As far as the national anti-drug program of the Republic of Azerbaijan is concerned, it is important not to list but to elucidate all the legal measures against drug addiction. It is necessary to emphasize that anti-drug measures are enacted by civil, family, labor, administrative, criminal and other legislation. In case of a conflict between legislative norms of the Republic of Azerbaijan and the norms of international law contained in ratified conventions and agreements, the international law takes precedent.

Special attention should be paid to law-making measures devoted to combating drug addiction. It is expedient to include in the national program provisions regulating legal drug turnover, regulations for the treatment, and rehabilitation of drug addicts. It is necessary to develop and pass the law on the responsibility for laundering drug money ensure and to treatment of drug patients grown drug-bearing plants for personal use at therapy centers or narcological hospitals, who have made, bought or kept drugs or have sown without selling them, rather than making them face criminal responsibility.

Economic and financial measures in the national program should provide for funding to actually put this program into effect. It should also ensure the functioning of the law-enforcement agencies engaged in the anti-drug programs, of narcological institutions and drug control services, as well as support for persons who use fields where drug-bearing crops had been cultivated earlier but later destroyed.

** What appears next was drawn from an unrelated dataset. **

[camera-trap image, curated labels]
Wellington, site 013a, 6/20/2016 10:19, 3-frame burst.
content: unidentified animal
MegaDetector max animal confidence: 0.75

Also the program should develop provisions about the application of financial measures against the laundering of drug money.

When it comes to organizational measures, it would be expedient to single out purely organizational and also informational, analytical, and material- technical ones.

It seems that priorities of the program should be to strengthen subunits of the law enforcement agencies, and of narcological centers, specializing in programs against drug abuse; to set up drug control agencies, encourage anti-drug programs by the greatest number of agencies, organizations, and mass media. The priority is promoting cooperation between all agencies and organizations engaged in combating drug abuse; in establishing a research center for studying problems of combating drug addiction, in training and up-grading the qualifications of specialists, expected to work in their field; and in setting up a data bank on drug addiction.

All of the above listed informational, analytical and technical measures should be included in the national program to combat drug addiction in the Republic of Azerbaijan. A special fund needs to be started to support such projects as building medical institutions, a study center, and the law enforcement agencies furnished with the most modern equipment.

This system of measures to combat drug abuse examined here with the ranking of these measures, will make it possible to set specific deadlines for putting stipulated provisions into practice and will define the responsibility for their implementation, if this system becomes a part of the national program. The time frame for the implementation of this extensive program should be no less than 3 years with annual reports from all those involved. This will help ensure a more effective realization of all its provisions.

This system and the classification of measures against drug abuse indicate how difficult and complicated the job of combating drugs is. It calls for much effort, constant improvement and a considerable resources.